▸ **Texte fourni**
::::::::

Cela ne fonctionne que si ou que parce que le psychanalyste est interdit d'agir là où il est requis : il n'y a pas de signifiant qui remplisse la case du sujet supposé savoir.

Cela produit la tension de l'analyse.


C'est bien l'éventration du sujet classique, cartésien donc, qu'opère Lacan avec insistance, car, sinon, comment penser ce qu'il se passe en analyse. Ce que reproche par exemple Onfray, oui, je sais, à l'analyse est qu'elle amplifierait le moi, narcissique, narcissique, au sens où la fonction du moi serait d'abord et avant tout le régime de l'analyse. Alors qu'au contraire ce dispositif engage sa destruction façon puzzle, mais pas au sens de la schizophrénie.


Ce dynamitage qui s'étand jusqu'au sujet, donc. Comment ?

C'est d'adord dans ses présupposés que le sujet est pourfendu.


Pour comprendre pourquoi le psychanalysant, dans le discours, est à la place du sujet, il faut reprendre la distinction tout juste précédemment opérée par Lacan entre le faire et l'acte (SXV 57), distinction qui ne signe rien d'autre qu'une béance : il y a les maîtres, ceux qui ont affaire avec l'acte, et il y a ceux qui ont affaire avec le 'faire", un faire de pure parole, l'association libre, la tâche du sujet que de laisser [le signifiant] à son jeu.


Sauf que, comme le précise Lacan, cette distinction antédiluvienne doit subir une modification pour être cohérente avec la vérité de l'expérience analytique : il s'agit de donner au faire un autre corps un peu moins simple que le sujet que suppose l'acte.

Formule pas très simple dont nous dirions qu'elle pose que le sujet n'est pas tout entier du côté de l'acte, ce qui confirme que c'est le psychanalysant, qui est du côté du faire, peut être, dans le discours, le sujet.

Le sujet est celui auquel on accorde traditionnellement en philosophie les distinctions honorifiques de la maîtrise. Or Lacan ajoute précisément que ce n'est pas forcément et uniquement ... le sujet qui commande.


Laisser le signifiant à son jeu implique que le sujet s'en absente (SXV 57). C'est exactement ce que déduit Lacan de sa référence à Aristote : le sujet est irrécupérable sous le mode où iil se manifeste dans le proposition (SXV 70).


En cohérence avec à la fois la référence à la linguistique, à savoir les premiers développements sur le désir qui court sous la phrase, et la référence aux effets de langue (les implications de l'affirmation selon laquelle "je suis menteur"), la réduction du sujet à son indexation à l'objet a conduit à ce qu'on puisse également appliquer cette réduction au sujet dans l'analyse : sujet supposé savoir, sujet-psychanalyste.


L'enjeu est de déterminer : qui, quoi, peut être dit - prédicat - psychanalyste ? (SXV 69).


Alors que ses adversaires l'ont exclu, le considérant comme inapte à être didacticien, lui élabore les conditions de possibilité de la position de psychanalyste en cohérence avec la pensée du sujet issue de la cure psychanalytique : ce n'est donc pas avec le moi que l'on peut prendre cette place, c'est avec l'inconscient, et cela s'inaugure par un acte.

::::::::

▸ **Données fournies**
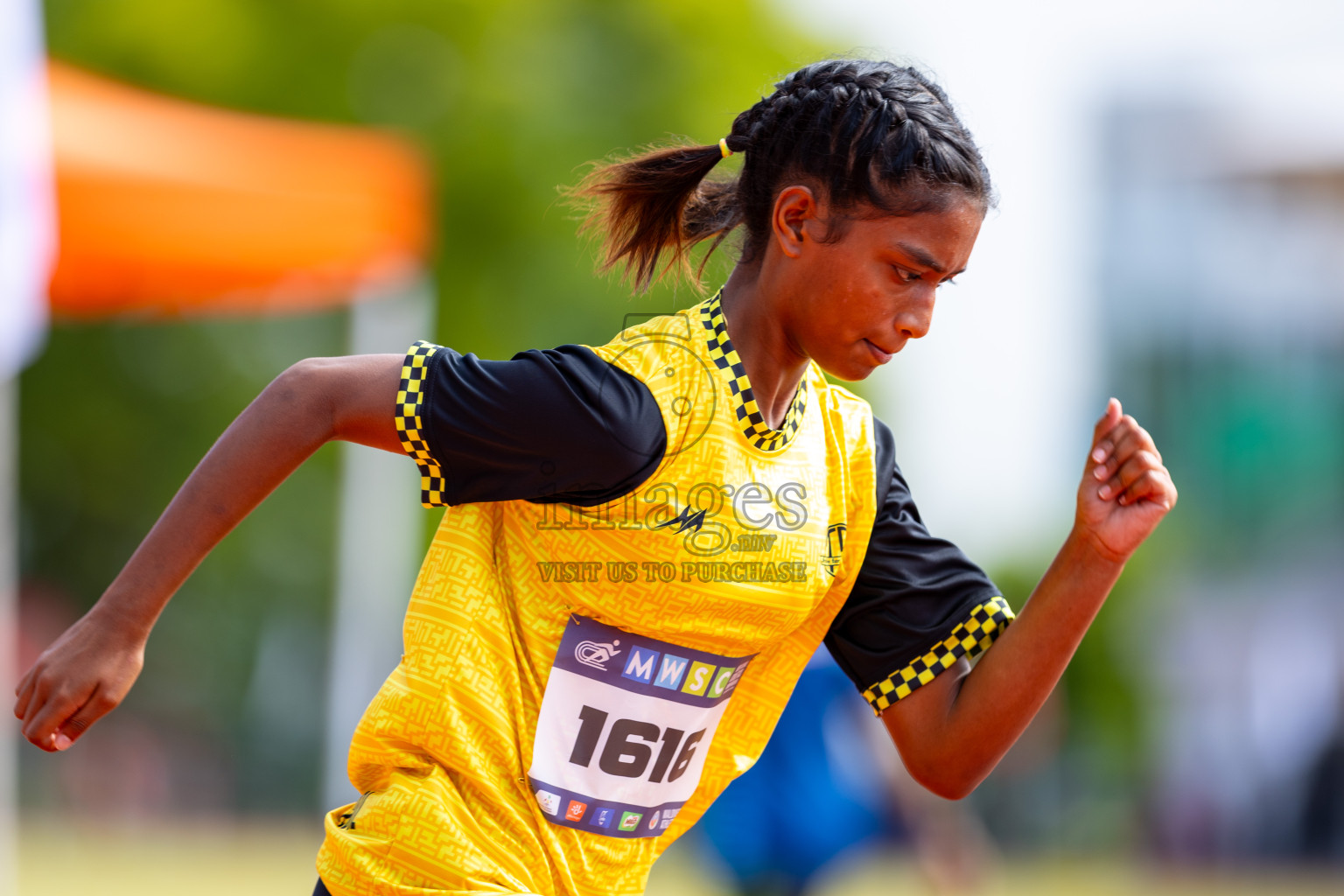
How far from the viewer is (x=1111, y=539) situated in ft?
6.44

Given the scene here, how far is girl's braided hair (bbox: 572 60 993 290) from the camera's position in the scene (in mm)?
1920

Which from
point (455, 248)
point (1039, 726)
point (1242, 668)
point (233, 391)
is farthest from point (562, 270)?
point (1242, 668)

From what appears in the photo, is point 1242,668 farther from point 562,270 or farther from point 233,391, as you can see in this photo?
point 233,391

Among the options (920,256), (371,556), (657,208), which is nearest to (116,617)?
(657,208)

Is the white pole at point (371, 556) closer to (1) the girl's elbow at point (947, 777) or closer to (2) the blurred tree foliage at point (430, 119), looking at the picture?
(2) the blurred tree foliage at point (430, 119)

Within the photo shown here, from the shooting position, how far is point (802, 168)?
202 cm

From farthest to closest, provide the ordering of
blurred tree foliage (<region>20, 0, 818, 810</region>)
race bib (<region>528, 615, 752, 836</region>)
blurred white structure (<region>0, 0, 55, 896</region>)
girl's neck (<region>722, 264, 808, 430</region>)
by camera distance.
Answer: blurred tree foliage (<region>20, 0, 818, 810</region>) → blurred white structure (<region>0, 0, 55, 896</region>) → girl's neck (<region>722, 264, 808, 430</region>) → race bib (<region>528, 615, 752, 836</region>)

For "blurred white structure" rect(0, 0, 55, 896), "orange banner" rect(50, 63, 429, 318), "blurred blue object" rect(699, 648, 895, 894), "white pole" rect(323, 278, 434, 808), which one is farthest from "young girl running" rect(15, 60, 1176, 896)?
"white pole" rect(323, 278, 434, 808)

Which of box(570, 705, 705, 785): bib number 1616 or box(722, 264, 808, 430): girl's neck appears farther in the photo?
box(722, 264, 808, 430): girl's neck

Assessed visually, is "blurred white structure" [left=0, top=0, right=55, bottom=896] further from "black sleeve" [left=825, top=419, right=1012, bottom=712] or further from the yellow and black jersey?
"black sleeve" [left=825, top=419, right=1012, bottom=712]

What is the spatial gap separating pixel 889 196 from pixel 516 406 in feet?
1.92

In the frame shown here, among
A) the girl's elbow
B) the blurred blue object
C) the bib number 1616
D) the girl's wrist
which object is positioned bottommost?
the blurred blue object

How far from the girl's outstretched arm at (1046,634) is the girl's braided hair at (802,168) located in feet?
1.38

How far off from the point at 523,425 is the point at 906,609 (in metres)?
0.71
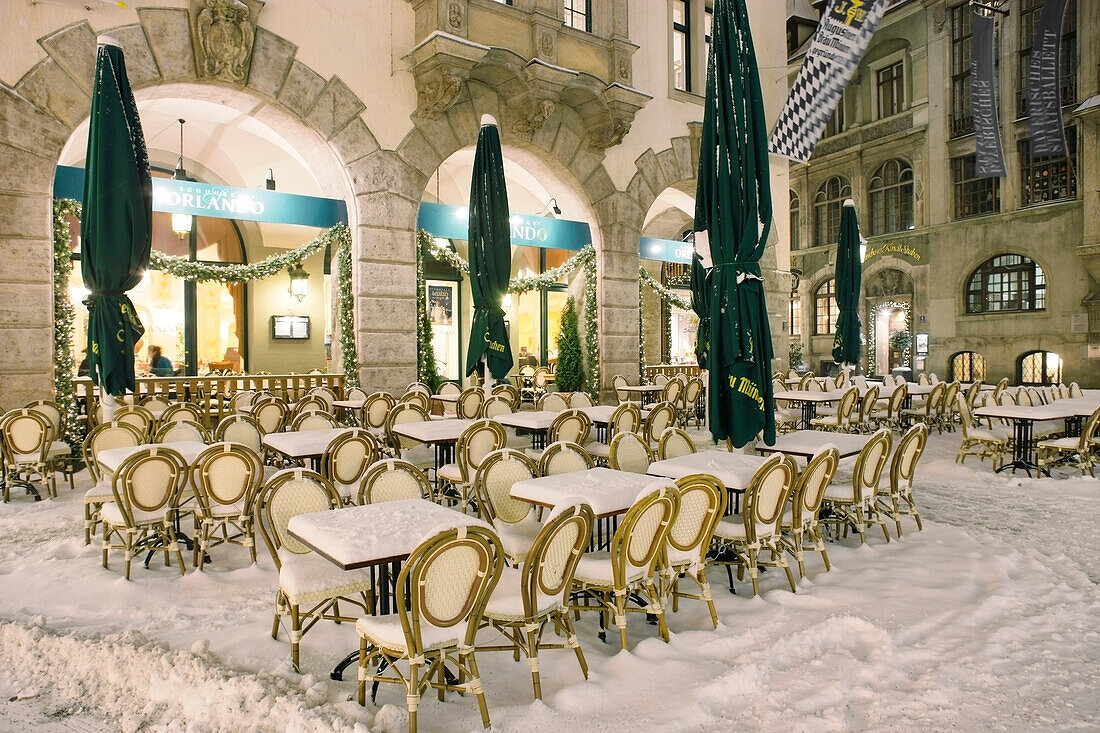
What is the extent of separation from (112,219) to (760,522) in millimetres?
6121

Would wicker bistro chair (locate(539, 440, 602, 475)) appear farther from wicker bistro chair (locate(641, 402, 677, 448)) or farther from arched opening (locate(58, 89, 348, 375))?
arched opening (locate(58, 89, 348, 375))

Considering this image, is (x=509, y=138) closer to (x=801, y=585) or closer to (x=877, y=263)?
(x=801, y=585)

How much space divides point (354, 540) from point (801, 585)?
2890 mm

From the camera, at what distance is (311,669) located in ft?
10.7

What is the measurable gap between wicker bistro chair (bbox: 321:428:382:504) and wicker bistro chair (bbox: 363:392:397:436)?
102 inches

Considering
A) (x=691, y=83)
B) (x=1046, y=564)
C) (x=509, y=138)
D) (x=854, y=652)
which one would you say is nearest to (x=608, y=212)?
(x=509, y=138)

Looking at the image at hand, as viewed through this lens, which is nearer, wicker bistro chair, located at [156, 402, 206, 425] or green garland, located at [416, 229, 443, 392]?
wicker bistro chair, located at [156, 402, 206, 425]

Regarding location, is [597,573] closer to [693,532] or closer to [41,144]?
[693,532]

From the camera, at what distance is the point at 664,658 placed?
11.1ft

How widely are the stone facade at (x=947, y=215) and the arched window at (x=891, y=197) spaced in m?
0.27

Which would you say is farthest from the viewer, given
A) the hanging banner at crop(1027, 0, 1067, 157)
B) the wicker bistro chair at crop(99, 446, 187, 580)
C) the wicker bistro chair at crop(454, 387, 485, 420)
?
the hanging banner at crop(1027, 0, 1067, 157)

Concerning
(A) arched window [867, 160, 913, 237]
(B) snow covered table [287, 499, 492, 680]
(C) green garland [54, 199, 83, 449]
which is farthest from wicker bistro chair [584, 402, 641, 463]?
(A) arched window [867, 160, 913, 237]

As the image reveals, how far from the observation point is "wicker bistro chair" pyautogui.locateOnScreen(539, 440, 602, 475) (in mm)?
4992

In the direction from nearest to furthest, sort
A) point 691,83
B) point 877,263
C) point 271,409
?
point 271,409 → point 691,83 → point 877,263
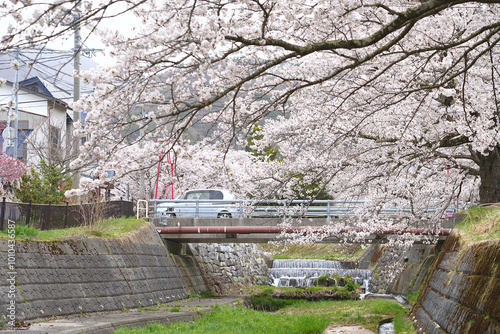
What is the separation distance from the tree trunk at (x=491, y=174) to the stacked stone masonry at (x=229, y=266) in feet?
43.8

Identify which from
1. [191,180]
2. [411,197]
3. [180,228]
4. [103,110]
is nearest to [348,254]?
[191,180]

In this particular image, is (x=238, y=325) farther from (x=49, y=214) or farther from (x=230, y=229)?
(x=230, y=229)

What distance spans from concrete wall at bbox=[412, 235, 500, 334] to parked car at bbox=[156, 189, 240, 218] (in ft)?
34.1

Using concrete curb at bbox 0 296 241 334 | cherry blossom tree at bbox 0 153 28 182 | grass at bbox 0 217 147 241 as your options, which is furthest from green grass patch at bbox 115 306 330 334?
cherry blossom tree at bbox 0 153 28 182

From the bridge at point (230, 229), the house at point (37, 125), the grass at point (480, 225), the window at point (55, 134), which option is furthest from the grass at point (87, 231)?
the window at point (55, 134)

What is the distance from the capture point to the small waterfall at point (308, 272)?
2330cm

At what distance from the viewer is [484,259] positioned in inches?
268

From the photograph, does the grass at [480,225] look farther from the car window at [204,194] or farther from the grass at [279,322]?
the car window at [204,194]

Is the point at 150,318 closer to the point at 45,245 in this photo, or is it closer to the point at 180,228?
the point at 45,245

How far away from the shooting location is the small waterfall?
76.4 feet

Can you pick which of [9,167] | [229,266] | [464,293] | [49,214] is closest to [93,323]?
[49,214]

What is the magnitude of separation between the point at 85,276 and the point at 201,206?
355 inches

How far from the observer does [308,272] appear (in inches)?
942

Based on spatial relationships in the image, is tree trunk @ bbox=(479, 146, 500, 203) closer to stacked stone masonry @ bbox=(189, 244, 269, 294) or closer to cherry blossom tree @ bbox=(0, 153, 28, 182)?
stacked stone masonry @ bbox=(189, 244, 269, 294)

::::::::

▸ **Consignes**
A: Selon le texte sur Lacan et le sujet en analyse, pourquoi le psychanalysant peut-il occuper, dans le discours, la place du sujet ? Répondez en une à trois phrases.
B: Poursuivez le texte sur Lacan et le sujet en analyse à partir de sa dernière phrase.
La liste constitue un matériau indépendant du texte.

▸ **Corrigé de l'exercice**
A: Lacan distingue le faire de l'acte, puis modifie cette distinction de sorte que le sujet ne soit pas tout entier du côté de l'acte. Le psychanalysant se situe du côté du faire, un faire de pure parole qu'est l'association libre. Il peut donc être, dans le discours, le sujet.

B:
La phrase d'Aristote (La substance individuelle n'est ni dans un sujet ni affirmé d'un sujet, SXV 70) reprise par Lacan est puissante en tant qu'elle manifeste en particulier ce que l'élaboration logique d'Aristote manifeste en général mais son mystère tient avant tout dans l'absence d'usage de ses termes. Reprenons L'organon.


L'ousia se répartit chez Aristote en substance première (ce cheval) et seconde (cheval en tant qu'essence = universel). Etant donné qu'il s'agit d'établir les règles logiques du langage, c'est le statut du prédicat qui est le contexte de l'affirmation que prélève Lacan, justement parce que ce qui l'intéresse est de savoir qui-quoi peut être dit psychanalyste.


Etre dans un sujet veut dire être une partie de ce sujet : l'accident particulier n'emporte aucune nécessité. Exemple : ce cheval est blanc. Il ne s'agit pas d'un prédicat selon Aristote. La blancheur ne se subsume pas sous la catégorie cheval. Ce n'est pas une substance.


Dans Colette Soler est psychanalyste, que la formation de l'inconscient jusqu'à l'objet a soit dans Colette Soler est-il un pur accident particulier ? De telle sorte que psychanalyste ne soit pas être une essence et ne puisse jamais être prédicat ?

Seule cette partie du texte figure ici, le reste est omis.